/** \page emagefit_scripts EMageFit scripts and tools
\tableofcontents
\section tools Command line tools
emagefit.py. This script can be used for all the stages of modeling:
Docking, Monte Carlo optimization, gathering of solutions from the Monte Carlo
runs, DOMINO sampling, and finally writing the resulting models.
emagefit_dock.py. A wrapper for the program HEXDOCK. It uses HEXDOCK
in text mode to perform a docking of a subunit (the ligand) into another
subunit (the receptor). The script can be used as a standalone program to
perform a docking or write the solutions. The script can be modified to use
any docking program, by making a couple of changes:
- The class HexDocking is used only from emagefit.py and uses
the dock() method. This class can be replaced with another class
that provides a dock() method that saves the results to a file.

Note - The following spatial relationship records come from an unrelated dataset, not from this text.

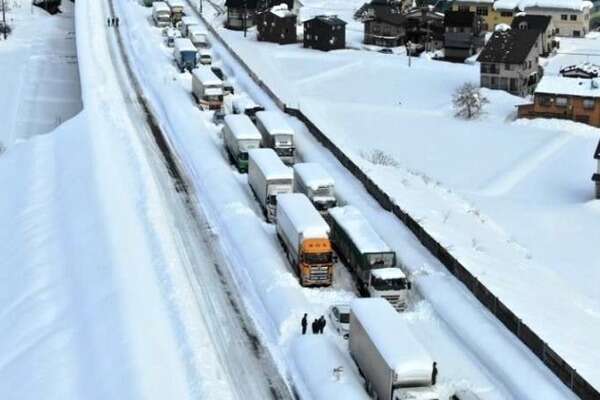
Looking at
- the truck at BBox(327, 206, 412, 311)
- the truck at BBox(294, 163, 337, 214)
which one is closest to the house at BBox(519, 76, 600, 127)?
the truck at BBox(294, 163, 337, 214)

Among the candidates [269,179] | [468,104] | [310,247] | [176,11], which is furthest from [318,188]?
[176,11]

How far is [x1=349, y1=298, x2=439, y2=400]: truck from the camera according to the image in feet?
89.9

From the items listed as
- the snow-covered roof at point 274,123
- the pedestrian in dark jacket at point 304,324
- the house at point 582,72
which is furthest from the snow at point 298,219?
the house at point 582,72

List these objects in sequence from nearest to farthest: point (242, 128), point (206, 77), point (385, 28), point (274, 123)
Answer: point (242, 128)
point (274, 123)
point (206, 77)
point (385, 28)

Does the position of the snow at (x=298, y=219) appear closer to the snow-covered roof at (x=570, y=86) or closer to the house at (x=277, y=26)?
the snow-covered roof at (x=570, y=86)

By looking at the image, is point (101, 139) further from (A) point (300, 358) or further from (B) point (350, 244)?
(A) point (300, 358)

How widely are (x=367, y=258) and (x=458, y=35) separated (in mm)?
62245

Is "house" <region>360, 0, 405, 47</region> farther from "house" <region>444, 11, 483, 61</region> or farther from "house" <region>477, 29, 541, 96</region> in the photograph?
"house" <region>477, 29, 541, 96</region>

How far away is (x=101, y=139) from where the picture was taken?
190 ft

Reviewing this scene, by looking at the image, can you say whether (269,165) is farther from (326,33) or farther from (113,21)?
(113,21)

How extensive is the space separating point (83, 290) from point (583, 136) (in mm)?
41143

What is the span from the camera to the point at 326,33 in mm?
98375

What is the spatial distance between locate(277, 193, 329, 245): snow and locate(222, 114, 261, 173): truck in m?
10.1

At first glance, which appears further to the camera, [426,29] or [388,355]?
[426,29]
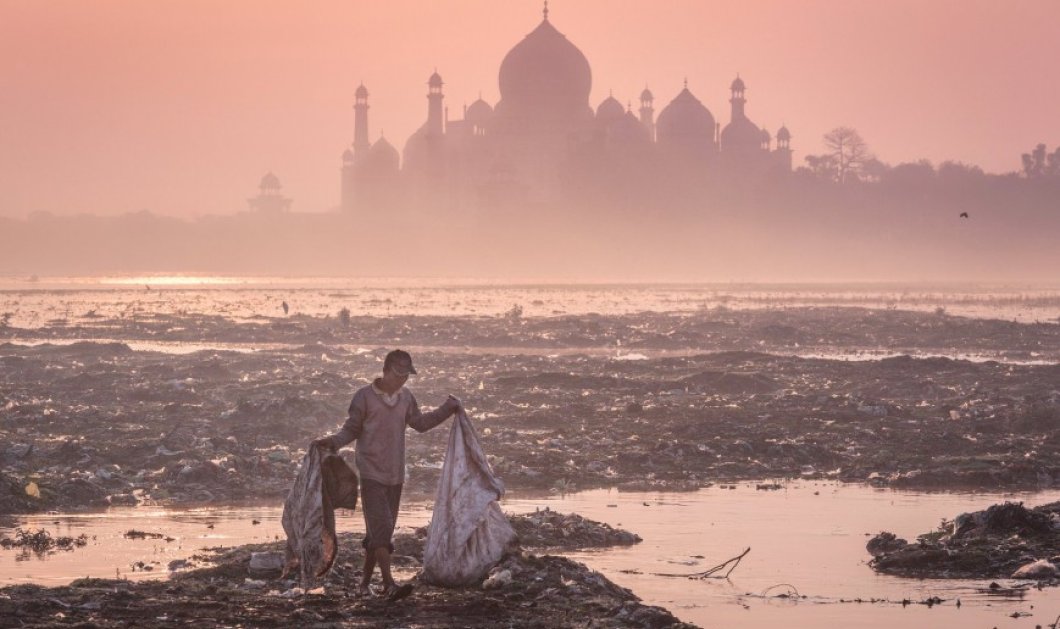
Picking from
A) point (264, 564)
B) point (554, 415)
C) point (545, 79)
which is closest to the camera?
point (264, 564)

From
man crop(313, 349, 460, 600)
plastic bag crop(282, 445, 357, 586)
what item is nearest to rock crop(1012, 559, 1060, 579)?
man crop(313, 349, 460, 600)

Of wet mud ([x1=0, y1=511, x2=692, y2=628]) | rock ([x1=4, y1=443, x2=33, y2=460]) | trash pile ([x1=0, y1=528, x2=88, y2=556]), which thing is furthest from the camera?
rock ([x1=4, y1=443, x2=33, y2=460])

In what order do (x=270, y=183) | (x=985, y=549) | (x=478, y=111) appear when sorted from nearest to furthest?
1. (x=985, y=549)
2. (x=478, y=111)
3. (x=270, y=183)

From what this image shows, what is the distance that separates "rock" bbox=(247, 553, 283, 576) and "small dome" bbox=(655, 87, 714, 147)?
305ft

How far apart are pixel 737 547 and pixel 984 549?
159cm

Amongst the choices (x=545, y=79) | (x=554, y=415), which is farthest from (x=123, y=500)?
(x=545, y=79)

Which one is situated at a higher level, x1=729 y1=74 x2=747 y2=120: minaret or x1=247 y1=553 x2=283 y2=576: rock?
x1=729 y1=74 x2=747 y2=120: minaret

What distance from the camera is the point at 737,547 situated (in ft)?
36.9

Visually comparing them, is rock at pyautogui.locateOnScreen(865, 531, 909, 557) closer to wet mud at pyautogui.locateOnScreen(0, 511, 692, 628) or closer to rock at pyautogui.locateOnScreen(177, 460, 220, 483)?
wet mud at pyautogui.locateOnScreen(0, 511, 692, 628)

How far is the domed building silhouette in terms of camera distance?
316ft

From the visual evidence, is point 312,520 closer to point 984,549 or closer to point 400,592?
point 400,592

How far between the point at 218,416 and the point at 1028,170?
10869 centimetres

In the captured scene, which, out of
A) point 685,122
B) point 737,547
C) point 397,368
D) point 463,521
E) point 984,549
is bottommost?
point 737,547

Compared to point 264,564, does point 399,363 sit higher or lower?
higher
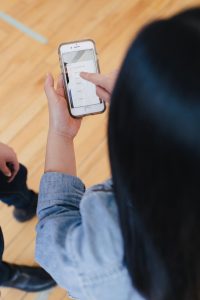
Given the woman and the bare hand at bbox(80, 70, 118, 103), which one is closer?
the woman

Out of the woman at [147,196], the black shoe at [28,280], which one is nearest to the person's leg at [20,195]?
the black shoe at [28,280]

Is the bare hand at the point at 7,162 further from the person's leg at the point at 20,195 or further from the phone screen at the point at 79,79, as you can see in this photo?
the phone screen at the point at 79,79

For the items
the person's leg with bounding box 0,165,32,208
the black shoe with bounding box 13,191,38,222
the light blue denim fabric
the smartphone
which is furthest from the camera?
the black shoe with bounding box 13,191,38,222

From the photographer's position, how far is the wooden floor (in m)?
1.11

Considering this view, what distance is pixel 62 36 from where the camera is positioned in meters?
1.45

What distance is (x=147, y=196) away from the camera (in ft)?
1.11

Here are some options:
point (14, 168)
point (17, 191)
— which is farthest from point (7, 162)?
point (17, 191)

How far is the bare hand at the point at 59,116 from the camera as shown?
2.33ft

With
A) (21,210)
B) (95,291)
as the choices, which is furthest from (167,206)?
(21,210)

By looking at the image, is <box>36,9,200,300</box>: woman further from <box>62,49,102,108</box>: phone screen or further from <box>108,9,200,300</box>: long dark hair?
<box>62,49,102,108</box>: phone screen

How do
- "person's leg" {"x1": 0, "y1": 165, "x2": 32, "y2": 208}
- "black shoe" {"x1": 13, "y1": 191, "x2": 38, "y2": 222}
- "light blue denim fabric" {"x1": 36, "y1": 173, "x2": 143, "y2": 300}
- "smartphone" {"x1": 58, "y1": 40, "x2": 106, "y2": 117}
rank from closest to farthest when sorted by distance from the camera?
1. "light blue denim fabric" {"x1": 36, "y1": 173, "x2": 143, "y2": 300}
2. "smartphone" {"x1": 58, "y1": 40, "x2": 106, "y2": 117}
3. "person's leg" {"x1": 0, "y1": 165, "x2": 32, "y2": 208}
4. "black shoe" {"x1": 13, "y1": 191, "x2": 38, "y2": 222}

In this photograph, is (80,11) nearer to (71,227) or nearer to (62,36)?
(62,36)

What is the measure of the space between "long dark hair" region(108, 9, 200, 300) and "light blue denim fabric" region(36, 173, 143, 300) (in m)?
→ 0.06

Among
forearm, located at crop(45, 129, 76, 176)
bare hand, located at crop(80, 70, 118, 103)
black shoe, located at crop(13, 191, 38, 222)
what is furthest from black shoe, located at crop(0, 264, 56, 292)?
bare hand, located at crop(80, 70, 118, 103)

- emagefit.py also calls the functions read_hex_transforms()
and filter_docking_results(). The only function that needs to be
adapated for a different docking program is parse_hex_transform(),
which both of them use.
emagefit_cluster.py. Performs clustering of the solutions stored in a
database file. It can be run as a standalone program. The help of the script
gives the parameters required, and a typical command is:
\code{.sh}
emagefit_cluster.py --exp config_step_3.py --db domino_solutions.db --o clusters.db --n 100 --orderby em2d --log clusters.log --rmsd 10
\endcode
To write the elements of the first cluster:
\code{.sh}
emagefit.py --exp config_step_3.py --o domino_solutions.db --wcl clusters.db 1
\endcode
emagefit_score.py. This script returns the em2d score for a model using
the EM images. It is useful for comparing models obtained by other sampling
algorithms apart from the one described in the EMageFit paper.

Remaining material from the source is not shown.